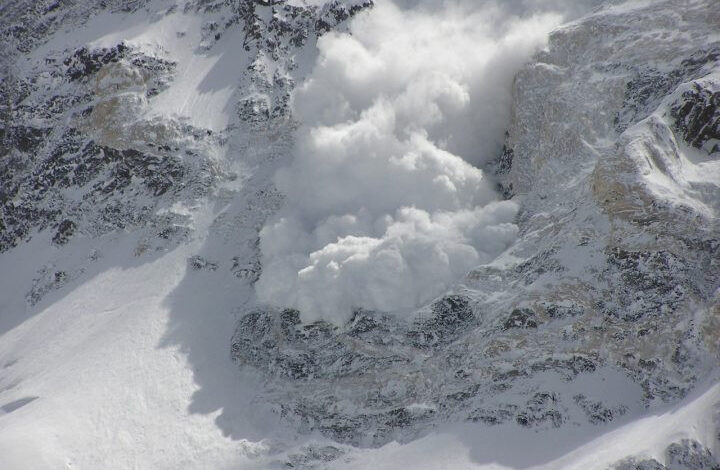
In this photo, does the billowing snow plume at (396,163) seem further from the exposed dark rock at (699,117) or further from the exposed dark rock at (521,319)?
the exposed dark rock at (699,117)

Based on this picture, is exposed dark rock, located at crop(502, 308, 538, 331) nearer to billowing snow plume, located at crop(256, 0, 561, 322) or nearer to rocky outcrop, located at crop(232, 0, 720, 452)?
rocky outcrop, located at crop(232, 0, 720, 452)

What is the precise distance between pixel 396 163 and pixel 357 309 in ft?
68.6

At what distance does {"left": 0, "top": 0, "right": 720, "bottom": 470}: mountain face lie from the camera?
68.5 m

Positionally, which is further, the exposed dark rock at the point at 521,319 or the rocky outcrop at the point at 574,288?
the exposed dark rock at the point at 521,319

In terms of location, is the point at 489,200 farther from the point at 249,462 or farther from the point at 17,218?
the point at 17,218

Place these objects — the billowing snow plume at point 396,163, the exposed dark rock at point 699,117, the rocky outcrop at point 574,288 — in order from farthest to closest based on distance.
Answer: the billowing snow plume at point 396,163 < the exposed dark rock at point 699,117 < the rocky outcrop at point 574,288

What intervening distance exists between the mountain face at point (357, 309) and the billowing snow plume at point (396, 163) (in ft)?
8.90

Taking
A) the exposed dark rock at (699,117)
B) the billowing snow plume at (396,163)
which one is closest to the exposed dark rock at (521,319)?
the billowing snow plume at (396,163)

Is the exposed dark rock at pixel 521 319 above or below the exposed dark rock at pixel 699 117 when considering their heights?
below

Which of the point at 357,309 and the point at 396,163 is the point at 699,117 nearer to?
the point at 396,163

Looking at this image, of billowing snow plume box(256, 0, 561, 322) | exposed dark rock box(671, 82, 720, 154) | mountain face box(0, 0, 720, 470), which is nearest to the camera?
mountain face box(0, 0, 720, 470)

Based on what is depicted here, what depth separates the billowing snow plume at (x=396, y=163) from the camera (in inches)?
3278

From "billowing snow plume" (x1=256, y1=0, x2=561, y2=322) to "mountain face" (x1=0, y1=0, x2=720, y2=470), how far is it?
--- --- ---
Reproduce every line of the listing with "camera" switched to "viewer" wherever it occurs, leaving everything else unchanged, and omit the pictures from your answer.

In this photo, does the billowing snow plume at (396,163) seem further from the exposed dark rock at (699,117) or further from the exposed dark rock at (521,319)?
the exposed dark rock at (699,117)

Based on this picture, is exposed dark rock, located at crop(502, 308, 538, 331) nearer to billowing snow plume, located at crop(256, 0, 561, 322) or nearer to rocky outcrop, located at crop(232, 0, 720, 452)?
rocky outcrop, located at crop(232, 0, 720, 452)

What is the precise distance between pixel 396 163 and pixel 357 309 in ft?
68.6

At what distance does {"left": 0, "top": 0, "right": 720, "bottom": 470}: mountain face lie from the viewer?
68.5 m

Positionally, which is further, the exposed dark rock at the point at 521,319 or the rocky outcrop at the point at 574,288?
the exposed dark rock at the point at 521,319

In terms of location, is the point at 489,200 farther from the point at 249,462 or farther from the point at 17,218?
the point at 17,218

Place these objects — the billowing snow plume at point 396,163, the exposed dark rock at point 699,117, the rocky outcrop at point 574,288 — in order from farthest to closest based on distance.
Answer: the billowing snow plume at point 396,163 < the exposed dark rock at point 699,117 < the rocky outcrop at point 574,288

What intervening distance exists between the mountain face at point (357, 309) and the billowing snow plume at point (396, 163) (in ft)?
8.90

Taking
A) the exposed dark rock at (699,117)
B) the billowing snow plume at (396,163)
which one is closest to the exposed dark rock at (521,319)?
the billowing snow plume at (396,163)

Is the exposed dark rock at pixel 521 319 above or below the exposed dark rock at pixel 699 117 when considering their heights?
below

Which of the point at 357,309 and the point at 396,163 is the point at 699,117 nearer to?
the point at 396,163

Looking at this image, of billowing snow plume box(256, 0, 561, 322) | exposed dark rock box(671, 82, 720, 154) | mountain face box(0, 0, 720, 470), which is nearest to the viewer?
mountain face box(0, 0, 720, 470)

Based on what is depicted here, what depth separates the billowing snow plume at (x=396, y=163) from the viewer (in inches)?
3278

From "billowing snow plume" (x1=256, y1=0, x2=561, y2=322) to "mountain face" (x1=0, y1=0, x2=720, y2=470), how far is it?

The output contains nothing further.